По-моему, я давно ни с кем так спокойно не говорила. Беверли явно была под впечатлением. Она молчала около десяти секунд, обдумывая мои слова.

— Что ж, — сказала она наконец гораздо тише, — я вижу, в чем твоя проблема.

— Ты уже сказала. Я не даю выхода своим чувствам.

— И это тоже. Но, кроме того, ты слишком высоко поднимаешь планку.

— Неужели?

— Да. Посмотри на себя. Другим врачи тоже прописывают диету, физические нагрузки и релаксацию, и они возвращаются домой, садятся перед телевизором, съедают пару фруктов и отправляются гулять. А ты? Тебе необходимо, чтобы все было на высшем уровне. Диски для релаксации! «Плавание», понимаешь ли!

— Но мне это порекомендовал доктор Льюис!

— А еще отказаться от вредной пищи! Ну ей-богу! Как будто ты это можешь! Как будто кто-нибудь может! Ничего удивительного, что девочки так настроены против. Ради бога, пойди и купи им мешок пончиков, и хватит себя обманывать…

— Но доктор Льюис говорит…

— И ты хочешь вступить в клуб здоровья! Мечты, Элли! Мечты! — Теперь Бев уже хохотала. Что ж, приятно, что мои маленькие неприятности могут добавить радости в чью-то жизнь. — В следующий раз ты мне скажешь, что решила носить эти ужасные синие спортивные трусы! Помнишь? Как в школе на уроках гимнастики?

— Да, — сухо сказала я, — помню, спасибо, и носить их больше не собираюсь. — Нет, что угодно, только не становиться снова в очередь, чтобы прыгнуть через коня, который выглядит так, как будто на всю жизнь повредит все мои женские органы. — Доктор Льюис сказал, что клубы здоровья — милые, уютные места, в которых полно дружелюбных людей, и что в наши дни их посещает масса народу…

— Это уж точно. Особенно акционеры этих самых клубов.

— Но я не могу себе этого позволить.

— Конечно, не можешь. Не обращай внимания. Просто немного посиди перед телевизором, Элли, и съешь капельку салата, если хочешь.

— Но мне бы очень хотелось похудеть, Бев, ты же понимаешь. Особенно учитывая, что у меня есть на это целых три недели.

— Три недели? Скорее, тебе понадобится на это три года, девочка. Дурные привычки формируются десятилетиями!

— Ну что ж, спасибо, что ободрила!

Мне удалось хихикнуть. Видите? От одних разговоров о физических нагрузках я сразу почувствовала себя лучше.

— Сходи погуляй, — сказала Бев уже серьезнее. — Побегай, поплавай, прокатись на велосипеде…

— У меня нет велосипеда!

— Но, ради бога, держись подальше от синих трусов! Хорошо?

Ей-то хорошо говорить. Она всегда любила гимнастику. Гимнастику, теннис, хоккей и все прочие мучения, которые я неизменно ненавидела.

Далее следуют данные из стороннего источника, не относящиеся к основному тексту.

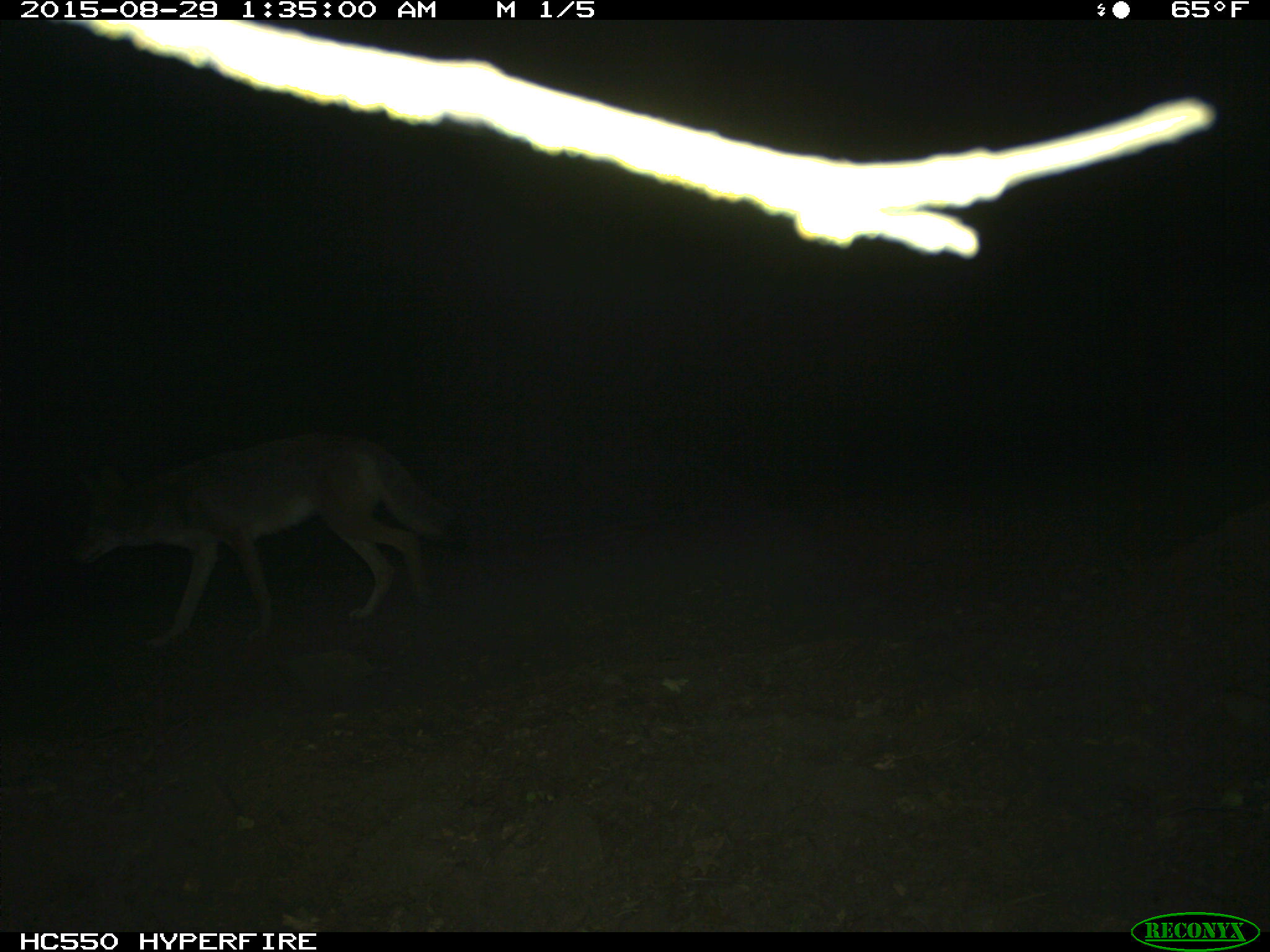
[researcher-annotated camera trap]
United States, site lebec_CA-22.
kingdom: Animalia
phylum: Chordata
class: Mammalia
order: Carnivora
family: Canidae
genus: Canis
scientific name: Canis latrans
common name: coyote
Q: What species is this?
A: Canis latrans (coyote).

Я вечно теряла спортивные трусы, кеды, хоккейные ботинки и ужасную плиссированную теннисную юбочку, благодаря чему находила предлог, чтобы прогулять занятия, но это срабатывало не всегда. Если в моей жизни что-то повлияло на психику, готова биться об заклад, это были школьные уроки физкультуры. Наверняка они во всем виноваты.

Я начала вести дневник «Расслабления, диеты и физические нагрузки» в понедельник, просто чтобы продемонстрировать всем серьезность своих намерений, а также для того, чтобы показать его доктору Льюису, если он скажет, что я недостаточно старалась.


«Понедельник, 23 июня», — очень аккуратно написала я на первой странице. Совсем как в школе. Я всегда писала очень аккуратно на первой странице. Я сидела, с гордостью и радостью разглядывая свою аккуратную запись, поворачивала страницу то так, то этак, восхищаясь изумительно симметричными буквами, прямотой строчек, одинаковым расстоянием между словами и абзацами. На второй странице я обычно сажала кляксу или допускала еще какую-нибудь ошибку, которую требовалось удалить при помощи старательной резинки для чернил. Помните их? Никогда они ничего не стирали, правда? Они только оставляли на странице ужасное грязное пятно, и я, конечно, расстраивалась еще больше, терла сильнее, впадала в панику и наконец протирала в бумаге дыру. Дыру, которая портила все мои аккуратные записи на первой странице. Этим все и заканчивалось. К третьей странице я уже переставала стараться и возвращалась к своим обычным каракулям с рисуночками на полях, из-за которых меня постоянно ругали.